--- START SELECTED EXCERPT ---

Pension and saving culture on trial


It is said that Malawians lack a saving culture. Some save.

Economists argue that one can think of saving upon satisfying basic needs, especially food, shelter and clothing.

The economy is a major decider for citizens to save or not

The Pensions Act of 2011 mandates employers to put their employees on compulsory pension scheme with a registered pension administrator.

Since May 30 2011, most employers in the public and private sectors have put their employees on compulsory pension schemes. This has forced employees to save and many feel their money is being held for too long when they leave an employer.

Prior to 2011, employees leaving an employer were getting all their dues. This provided them business capital and some became employers and others built houses. Yet others used pension money while looking for other opportunities.

Not any longer.

The pertinent questions remain unanswered.  Has the Pension Act really instilled the saving culture in Malawians? Do you force citizens to save in an economy where most of them earn peanuts and live hand to mouth? Were citizens consulted adequately to understand how the Act will affect their lives? Were the age limits of early and late retirements put at 50 and 60 years old respectively realistic to the life expectancy of most Malawians? Was the Pension Act 2011 meant to save the interests of the few elite who are not subjected to it?

Any law needs to be scrutinised properly to serve the interest of the people it intends to serve.

The majority of the population in most developing countries, including Malawi, are the youth aged 18-39 years.

It is this age that is active when it comes to investments, innovations and self-employment. It is, therefore, frustrating that although the life expectancy for Malawi fluctuates between 39-50 years, the retirement age is put at 60 years.

--- END SELECTED EXCERPT ---

Write out the passage of the opinion piece on Malawi's pension law from "The Pensions Act" up to and including "Not any longer.". The lines that come after the opinion piece are drawn from a separate source.

--- START RECORDS SUPPLIED ---

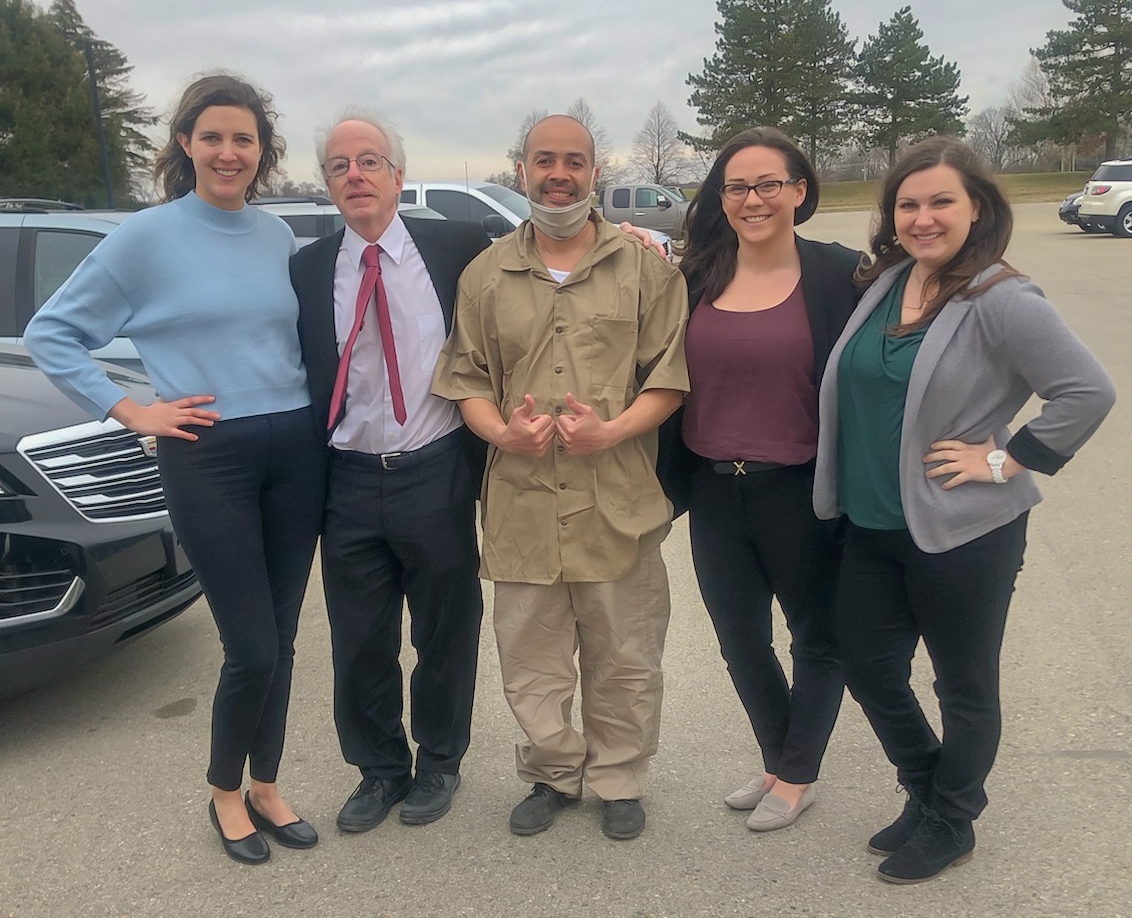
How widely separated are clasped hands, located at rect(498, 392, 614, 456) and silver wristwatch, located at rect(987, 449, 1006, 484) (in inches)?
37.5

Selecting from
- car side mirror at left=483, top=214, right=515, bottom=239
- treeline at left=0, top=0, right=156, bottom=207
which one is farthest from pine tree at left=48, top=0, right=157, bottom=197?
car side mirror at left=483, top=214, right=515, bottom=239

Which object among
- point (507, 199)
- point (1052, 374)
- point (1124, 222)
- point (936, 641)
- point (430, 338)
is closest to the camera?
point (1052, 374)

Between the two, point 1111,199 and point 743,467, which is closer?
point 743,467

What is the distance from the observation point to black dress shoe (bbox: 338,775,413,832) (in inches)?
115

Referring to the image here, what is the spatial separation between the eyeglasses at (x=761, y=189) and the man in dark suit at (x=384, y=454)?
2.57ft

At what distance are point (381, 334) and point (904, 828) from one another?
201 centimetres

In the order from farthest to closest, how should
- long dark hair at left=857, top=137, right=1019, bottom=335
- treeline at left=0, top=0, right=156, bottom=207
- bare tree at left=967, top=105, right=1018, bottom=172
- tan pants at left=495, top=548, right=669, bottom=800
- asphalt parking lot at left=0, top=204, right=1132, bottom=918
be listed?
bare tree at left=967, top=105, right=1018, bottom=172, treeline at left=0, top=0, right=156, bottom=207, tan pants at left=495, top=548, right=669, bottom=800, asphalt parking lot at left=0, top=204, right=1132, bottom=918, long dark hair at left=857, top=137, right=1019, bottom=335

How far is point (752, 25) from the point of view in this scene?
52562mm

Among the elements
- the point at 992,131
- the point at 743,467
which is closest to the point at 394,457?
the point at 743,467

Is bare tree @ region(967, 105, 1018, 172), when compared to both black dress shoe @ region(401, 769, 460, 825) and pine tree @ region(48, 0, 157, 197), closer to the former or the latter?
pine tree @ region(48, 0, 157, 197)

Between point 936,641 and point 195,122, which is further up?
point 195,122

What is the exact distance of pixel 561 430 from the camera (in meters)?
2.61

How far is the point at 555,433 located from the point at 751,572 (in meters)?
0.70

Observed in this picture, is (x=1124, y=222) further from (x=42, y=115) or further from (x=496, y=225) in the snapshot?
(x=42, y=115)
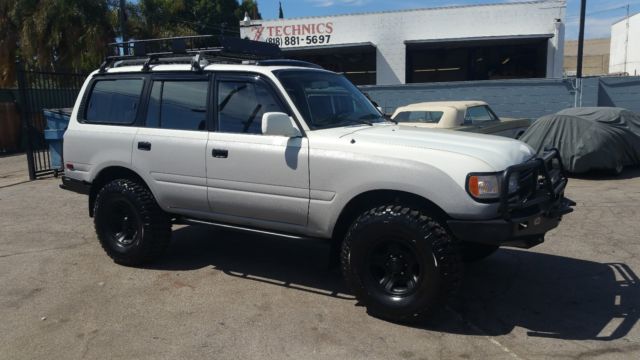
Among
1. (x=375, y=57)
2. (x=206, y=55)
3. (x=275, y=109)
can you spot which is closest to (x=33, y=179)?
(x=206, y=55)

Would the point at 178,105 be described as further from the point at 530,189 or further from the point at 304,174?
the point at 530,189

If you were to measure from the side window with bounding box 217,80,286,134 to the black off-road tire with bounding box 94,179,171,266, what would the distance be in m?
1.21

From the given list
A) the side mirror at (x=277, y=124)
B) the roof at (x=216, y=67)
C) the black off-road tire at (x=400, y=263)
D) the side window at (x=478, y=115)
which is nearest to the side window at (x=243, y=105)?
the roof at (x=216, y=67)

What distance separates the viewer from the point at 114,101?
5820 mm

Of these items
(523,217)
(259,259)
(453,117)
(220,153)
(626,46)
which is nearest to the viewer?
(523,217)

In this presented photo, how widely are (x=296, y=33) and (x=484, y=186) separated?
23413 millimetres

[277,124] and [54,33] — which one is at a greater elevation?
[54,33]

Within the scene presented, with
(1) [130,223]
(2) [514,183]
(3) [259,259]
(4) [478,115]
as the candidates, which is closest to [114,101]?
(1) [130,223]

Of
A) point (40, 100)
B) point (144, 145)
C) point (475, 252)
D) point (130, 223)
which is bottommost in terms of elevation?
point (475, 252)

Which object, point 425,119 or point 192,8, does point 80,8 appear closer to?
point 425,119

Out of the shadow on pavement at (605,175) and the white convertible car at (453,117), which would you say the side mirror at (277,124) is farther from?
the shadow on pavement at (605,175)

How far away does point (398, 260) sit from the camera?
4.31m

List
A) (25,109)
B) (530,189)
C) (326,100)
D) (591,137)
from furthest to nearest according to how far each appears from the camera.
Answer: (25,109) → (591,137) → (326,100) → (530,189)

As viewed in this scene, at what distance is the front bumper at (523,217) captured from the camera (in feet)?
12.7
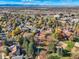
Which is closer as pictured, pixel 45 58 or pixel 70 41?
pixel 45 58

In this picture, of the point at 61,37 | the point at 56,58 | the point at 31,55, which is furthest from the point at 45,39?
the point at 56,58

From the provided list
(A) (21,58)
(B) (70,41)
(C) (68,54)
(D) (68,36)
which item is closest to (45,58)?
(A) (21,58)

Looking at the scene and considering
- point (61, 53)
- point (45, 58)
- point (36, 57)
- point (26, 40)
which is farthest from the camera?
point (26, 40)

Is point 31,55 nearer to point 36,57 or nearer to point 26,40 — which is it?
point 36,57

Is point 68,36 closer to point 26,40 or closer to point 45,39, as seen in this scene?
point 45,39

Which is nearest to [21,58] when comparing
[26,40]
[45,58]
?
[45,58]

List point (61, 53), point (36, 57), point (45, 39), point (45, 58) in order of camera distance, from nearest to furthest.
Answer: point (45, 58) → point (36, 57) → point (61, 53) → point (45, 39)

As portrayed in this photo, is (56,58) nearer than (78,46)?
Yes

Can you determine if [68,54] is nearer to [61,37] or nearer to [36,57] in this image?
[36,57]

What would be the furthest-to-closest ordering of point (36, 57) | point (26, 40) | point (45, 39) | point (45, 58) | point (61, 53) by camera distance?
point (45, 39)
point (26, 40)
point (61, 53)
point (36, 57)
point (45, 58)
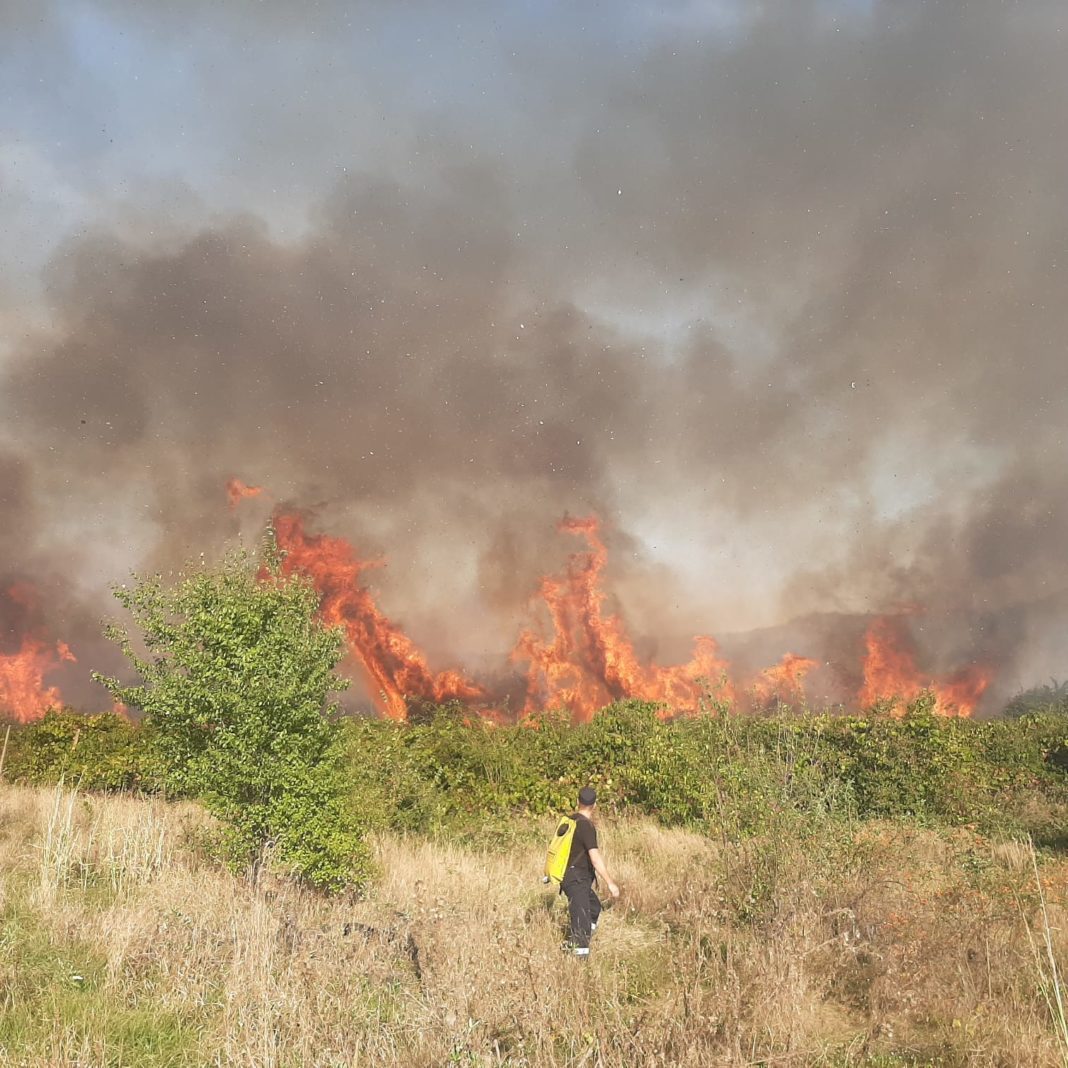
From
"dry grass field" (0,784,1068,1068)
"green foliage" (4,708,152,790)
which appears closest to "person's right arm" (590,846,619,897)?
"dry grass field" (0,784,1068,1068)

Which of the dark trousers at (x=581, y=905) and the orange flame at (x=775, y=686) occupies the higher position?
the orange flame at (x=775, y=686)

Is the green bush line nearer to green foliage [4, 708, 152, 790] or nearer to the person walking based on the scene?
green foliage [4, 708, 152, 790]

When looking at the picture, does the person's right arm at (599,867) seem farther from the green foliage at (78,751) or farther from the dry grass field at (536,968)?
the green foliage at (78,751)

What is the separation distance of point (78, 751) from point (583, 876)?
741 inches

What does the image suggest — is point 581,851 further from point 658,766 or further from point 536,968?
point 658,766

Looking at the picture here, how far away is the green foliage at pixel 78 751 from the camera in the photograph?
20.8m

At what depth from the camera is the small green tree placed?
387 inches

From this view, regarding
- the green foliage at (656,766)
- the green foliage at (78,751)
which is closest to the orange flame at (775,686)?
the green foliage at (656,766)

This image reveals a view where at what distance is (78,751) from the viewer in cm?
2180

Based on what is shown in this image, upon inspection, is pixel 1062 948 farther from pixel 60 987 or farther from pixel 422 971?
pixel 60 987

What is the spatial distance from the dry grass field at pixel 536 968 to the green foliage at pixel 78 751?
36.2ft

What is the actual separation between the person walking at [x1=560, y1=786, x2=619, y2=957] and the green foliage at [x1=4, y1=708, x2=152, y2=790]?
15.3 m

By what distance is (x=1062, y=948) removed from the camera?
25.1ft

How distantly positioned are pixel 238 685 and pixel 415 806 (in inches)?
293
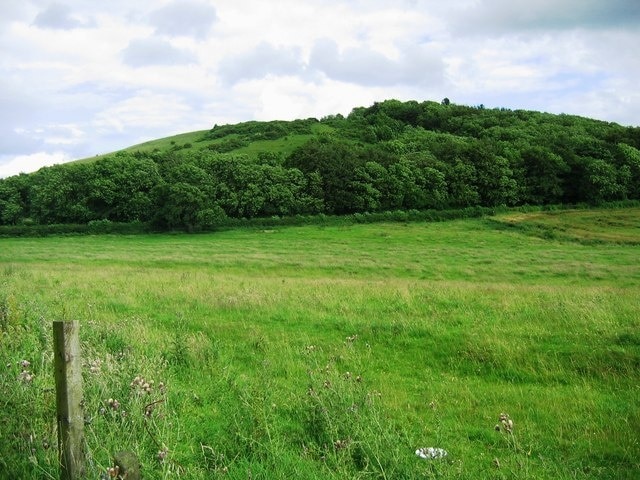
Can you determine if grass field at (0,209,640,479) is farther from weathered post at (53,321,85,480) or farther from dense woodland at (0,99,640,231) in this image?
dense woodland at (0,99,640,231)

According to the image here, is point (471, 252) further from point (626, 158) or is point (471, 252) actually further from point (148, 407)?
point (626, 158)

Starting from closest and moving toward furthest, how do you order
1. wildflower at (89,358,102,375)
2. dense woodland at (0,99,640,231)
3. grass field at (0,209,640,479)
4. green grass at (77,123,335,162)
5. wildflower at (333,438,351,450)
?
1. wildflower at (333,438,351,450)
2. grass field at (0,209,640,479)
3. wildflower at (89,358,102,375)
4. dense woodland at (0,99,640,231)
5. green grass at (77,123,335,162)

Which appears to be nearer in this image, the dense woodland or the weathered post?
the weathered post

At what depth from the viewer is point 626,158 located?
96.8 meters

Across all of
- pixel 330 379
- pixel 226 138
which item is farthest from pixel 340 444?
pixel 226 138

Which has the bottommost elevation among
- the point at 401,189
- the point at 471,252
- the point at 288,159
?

--- END RECORDS SUPPLIED ---

§ THE RESPONSE:
The Pensions Act of 2011 mandates employers to put their employees on compulsory pension scheme with a registered pension administrator.

Since May 30 2011, most employers in the public and private sectors have put their employees on compulsory pension schemes. This has forced employees to save and many feel their money is being held for too long when they leave an employer.

Prior to 2011, employees leaving an employer were getting all their dues. This provided them business capital and some became employers and others built houses. Yet others used pension money while looking for other opportunities.

Not any longer.